Sunday 6 January 2013

Ufouria: The Saga

Your name is Freeon-Leeon and you can swim on the water and walk through snow and ice.

It's 2013, and that means it's time to give animals alcohol. This year it's the turn of the penguins, as featured in 1992's Ufouria: The Saga, otherwise known as Hebereke. It's a game for the NES - the PAL NES.

To reassess the gaming landscape once more for those who missed it - the Nintendo Entertainment System enjoyed a thrilling life in Japan (as the Famicom) before enduring a similar fate in North America during the 1980s and early 1990s. For many the NES is a classic console, but thanks to the perils of the Atlantic Ocean, Nintendo chose to watch its European stock fail at the hands of Mattel, before of course, starting its own disastrous campaign three years down the line.

The United Kingdom did not embrace the NES, and for very good reason - it cost too much, it arrived too late (1987), and its library of software was poorly optimised for our televisions. Its replacement, the Super Nintendo (also expensive and late), arrived in April 1992 ot try to ease the strain, but supporting that console would have been too logical for our friends at Sunsoft.

Instead, the company thrust Ufouria: The Saga upon PAL NES owners in November of that year, and its life was deceivingly depressing. Friendless and worthless, it was kicked off the shelves in a matter of weeks and copies now sell for over £170 second-hand on eBay. Mission accomplished.

Ufouria: The Saga was never destined to appease the British public, but the late release date comes with its fair share of advantages. Eight years of Famicom development experience leads to a high quality product - the graphics are great, the audio is great, and for its time, the style of gameplay on offer was still pretty fresh and innovative too. Sunsoft didn't make a bad game, they just knew nothing about the industry they were supporting, and that's why they no longer have a European branch.

Ufouria: The Saga is part of a platform game sub-genre reclassified towards the end of the decade as the "Metroidvania game", i.e. a non-linear 2D adventure infused with collectible upgrades (allowing you to reach new places) and features of that nature.

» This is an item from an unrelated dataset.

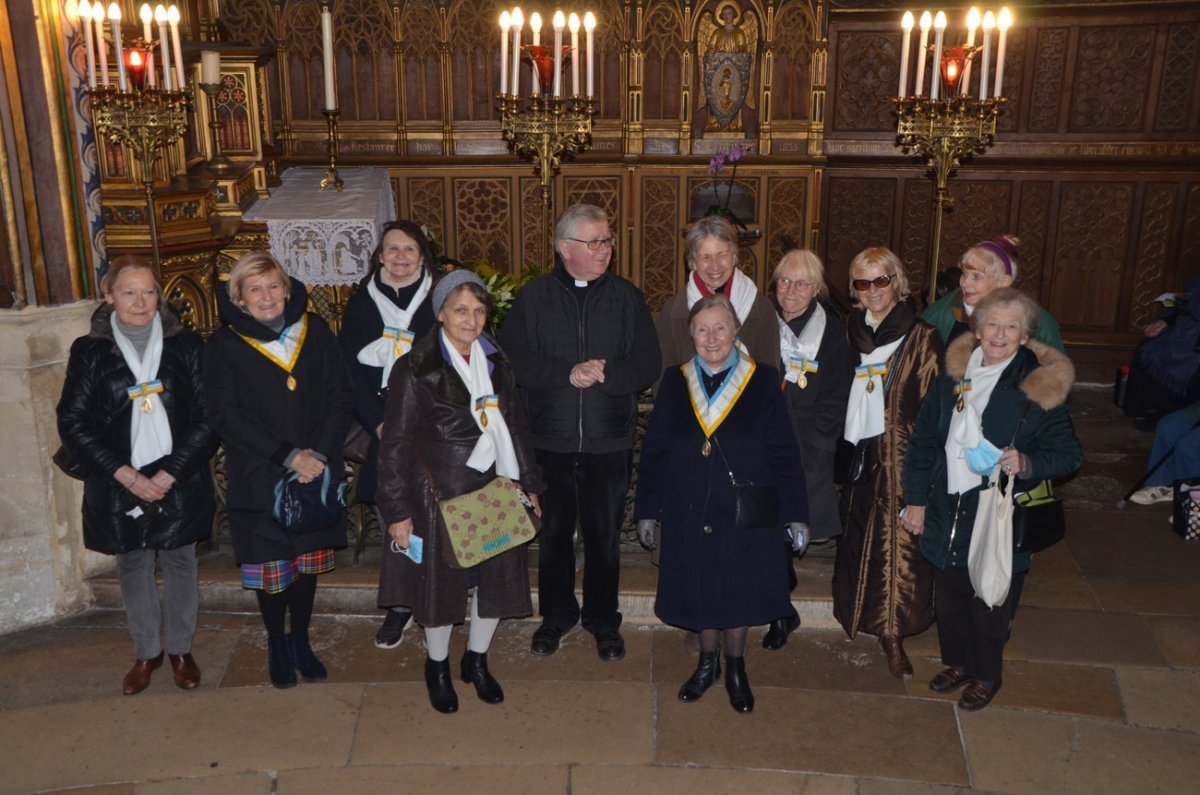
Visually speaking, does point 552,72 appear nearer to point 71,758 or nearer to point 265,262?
point 265,262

But having debuted in Japan back in 1991, much of what this game offers pre-dates their uptaking in both the Metroid and Castlevania series - clever stuff considering it was dealing with outdated technology.

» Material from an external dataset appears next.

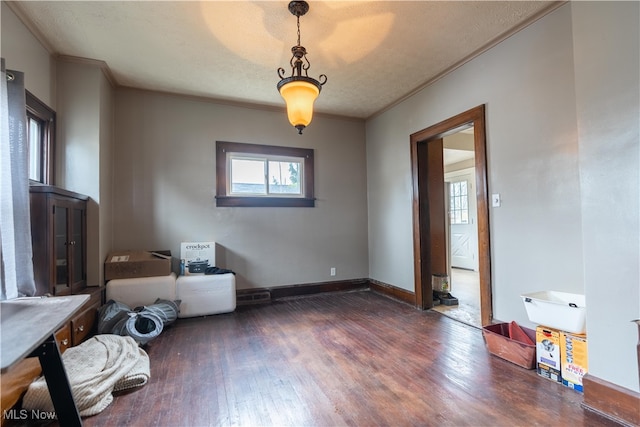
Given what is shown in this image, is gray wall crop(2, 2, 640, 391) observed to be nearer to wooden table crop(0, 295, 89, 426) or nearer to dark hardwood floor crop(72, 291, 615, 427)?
dark hardwood floor crop(72, 291, 615, 427)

In Ufouria: The Saga you land on a "strange world" and are tasked with rescuing your friends and escaping back home. You start your quest with very little - Bop-Louie, former penguin, initially crawls across stages without any form of attack, but after brainwashed friends are battled and new items and upgrades are found, you soon become master of time and space and dispense your wrath on the alien populace.

It took until 1994 for Metroid to supply us with an in-game map. Nintendo's approach was to instead force users to invest in graph paper and a pencil (or buy their range of magazines) in order to progress. In Ufouria, the map is embedded in the select menu, and combined with the ability to play as other characters, makes this release very much ahead of its time. Certainly there problems - there's no way to save your game and deaths will cause you to spawn at the very beginning of the world, but it certainly represents a milestone in the genr and is still fairly unique to this day.

Ufouria is undoubtedly cruel with its often painfully slow pace and questionable life-bar sharing rules, but although the game certainly shows its age in many areas, compared to some of the console's earlier output, this would have been nothing short of revolutionary back in the day. Were this a Mega Drive game, it would be an instant classic, but the decision to side with Nintendo sadly forced Ufouria into obscurity.

Hebereke never made it to North America (until its inclusion on the Wii's Virtual Console), but the characters inspired a range of games on the Super Famicom - Hebereke no Popoon, Popoitto Hebereke, Hebereke no Oishii Puzzle, Hashire Hebereke and Sugoi Hebereke, some of which I'll cover in the coming weeks. Nevertheless, it's good to see the PAL region get top bidding over North America (lord knows it didn't happen often back in the day) and it's a game certainly worth a look if you get the chance.